**** Document segment ****

Re: [PATCH 0/3] Tracepoints and static branch/call in Rust

2024-06-06 Thread Alice Ryhl

On Thu, Jun 6, 2024 at 5:25 PM Mathieu Desnoyers
 wrote:
>
> On 2024-06-06 11:05, Alice Ryhl wrote:
> > This implementation implements support for static keys in Rust so that
> > the actual static branch will end up in the Rust object file. However,
> > it would also be possible to just wrap the trace_##name generated by
> > __DECLARE_TRACE in an extern C function and then call that from Rust.
> > This will simplify the Rust code by removing the need for static
> > branches and calls, but it places the static branch behind an external
> > call, which has performance implications.
>
> The tracepoints try very hard to minimize overhead of dormant tracepoints
> so it is not frowned-upon to have them built into production binaries.
> This is needed to make sure distribution vendors keep those tracepoints
> in the kernel binaries that reach end-users.
>
> Adding a function call before evaluation of the static branch goes against
> this major goal.
>
> >
> > A possible middle ground would be to place just the __DO_TRACE body in
> > an extern C function and to implement the Rust wrapper by doing the
> > static branch in Rust, and then calling into C the code that contains
> > __DO_TRACE when the tracepoint is active. However, this would need some
> > changes to include/linux/tracepoint.h to generate and export a function
> > containing the body of __DO_TRACE when the tracepoint should be callable
> > from Rust.
>
> This tradeoff is more acceptable than having a function call before
> evaluation of the static branch, but I wonder what is the upside of
> this tradeoff compared to inlining the whole __DO_TRACE in Rust ?
>
> > So in general, there is a tradeoff between placing parts of the
> > tracepoint (which is perf sensitive) behind an external call, and having
> > code duplicated in both C and Rust (which must be kept in sync when
> > changes are made). This is an important point that I would like feedback
> > on from the C maintainers.

****

Task list:
(a) Repeat the part of the Rust tracepoints thread from "On Thu, Jun" to "has performance implications.".
(b) In the Rust tracepoints thread, which header file would have to change for the middle-ground approach to work?
(c) According to the Rust tracepoints thread, why is putting a function call before the static branch check a problem?
You won't need the records for any of this.

**** Dataset entries ****

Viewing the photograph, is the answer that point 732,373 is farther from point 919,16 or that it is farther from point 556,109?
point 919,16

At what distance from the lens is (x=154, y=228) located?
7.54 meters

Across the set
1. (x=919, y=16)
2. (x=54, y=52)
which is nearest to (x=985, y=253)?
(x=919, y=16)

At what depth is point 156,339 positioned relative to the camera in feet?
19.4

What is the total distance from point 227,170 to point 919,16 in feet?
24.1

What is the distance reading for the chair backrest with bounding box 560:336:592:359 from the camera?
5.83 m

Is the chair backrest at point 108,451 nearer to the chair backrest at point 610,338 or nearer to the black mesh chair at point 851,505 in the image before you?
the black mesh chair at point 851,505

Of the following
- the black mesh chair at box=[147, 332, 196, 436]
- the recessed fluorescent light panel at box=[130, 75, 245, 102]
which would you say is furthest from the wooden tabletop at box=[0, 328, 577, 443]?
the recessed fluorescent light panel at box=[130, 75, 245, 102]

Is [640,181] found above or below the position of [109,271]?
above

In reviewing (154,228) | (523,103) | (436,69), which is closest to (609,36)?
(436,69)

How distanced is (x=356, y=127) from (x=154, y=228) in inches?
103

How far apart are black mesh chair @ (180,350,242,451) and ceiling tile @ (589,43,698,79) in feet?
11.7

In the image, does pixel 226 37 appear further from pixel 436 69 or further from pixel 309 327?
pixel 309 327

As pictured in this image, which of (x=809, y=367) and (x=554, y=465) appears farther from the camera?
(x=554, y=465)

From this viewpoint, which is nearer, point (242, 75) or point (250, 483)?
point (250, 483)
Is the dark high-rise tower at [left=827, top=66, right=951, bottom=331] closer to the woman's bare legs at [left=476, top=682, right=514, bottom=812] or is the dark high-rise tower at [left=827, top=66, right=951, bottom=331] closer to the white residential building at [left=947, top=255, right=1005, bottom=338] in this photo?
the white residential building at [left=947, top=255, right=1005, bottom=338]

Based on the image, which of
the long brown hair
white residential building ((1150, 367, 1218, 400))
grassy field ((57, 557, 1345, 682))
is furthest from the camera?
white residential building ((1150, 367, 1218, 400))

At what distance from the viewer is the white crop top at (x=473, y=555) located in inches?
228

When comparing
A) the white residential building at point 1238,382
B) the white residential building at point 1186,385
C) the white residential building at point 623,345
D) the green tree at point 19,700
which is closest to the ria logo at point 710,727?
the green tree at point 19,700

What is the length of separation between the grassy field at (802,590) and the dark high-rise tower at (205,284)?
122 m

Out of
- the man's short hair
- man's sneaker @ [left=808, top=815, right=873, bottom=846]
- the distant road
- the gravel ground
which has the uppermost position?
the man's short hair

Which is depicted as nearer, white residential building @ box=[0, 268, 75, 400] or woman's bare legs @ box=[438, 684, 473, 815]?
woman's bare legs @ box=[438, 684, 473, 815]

****

Solved problems:
(a)
On Thu, Jun 6, 2024 at 5:25 PM Mathieu Desnoyers
 wrote:
>
> On 2024-06-06 11:05, Alice Ryhl wrote:
> > This implementation implements support for static keys in Rust so that
> > the actual static branch will end up in the Rust object file. However,
> > it would also be possible to just wrap the trace_##name generated by
> > __DECLARE_TRACE in an extern C function and then call that from Rust.
> > This will simplify the Rust code by removing the need for static
> > branches and calls, but it places the static branch behind an external
> > call, which has performance implications.

(b) include/linux/tracepoint.h

(c) Tracepoints are built to keep the overhead of dormant tracepoints as low as possible, so it's acceptable to leave them in production binaries. That's what makes distribution vendors keep them in the kernel binaries that reach end users. A function call before the static branch check works against this goal.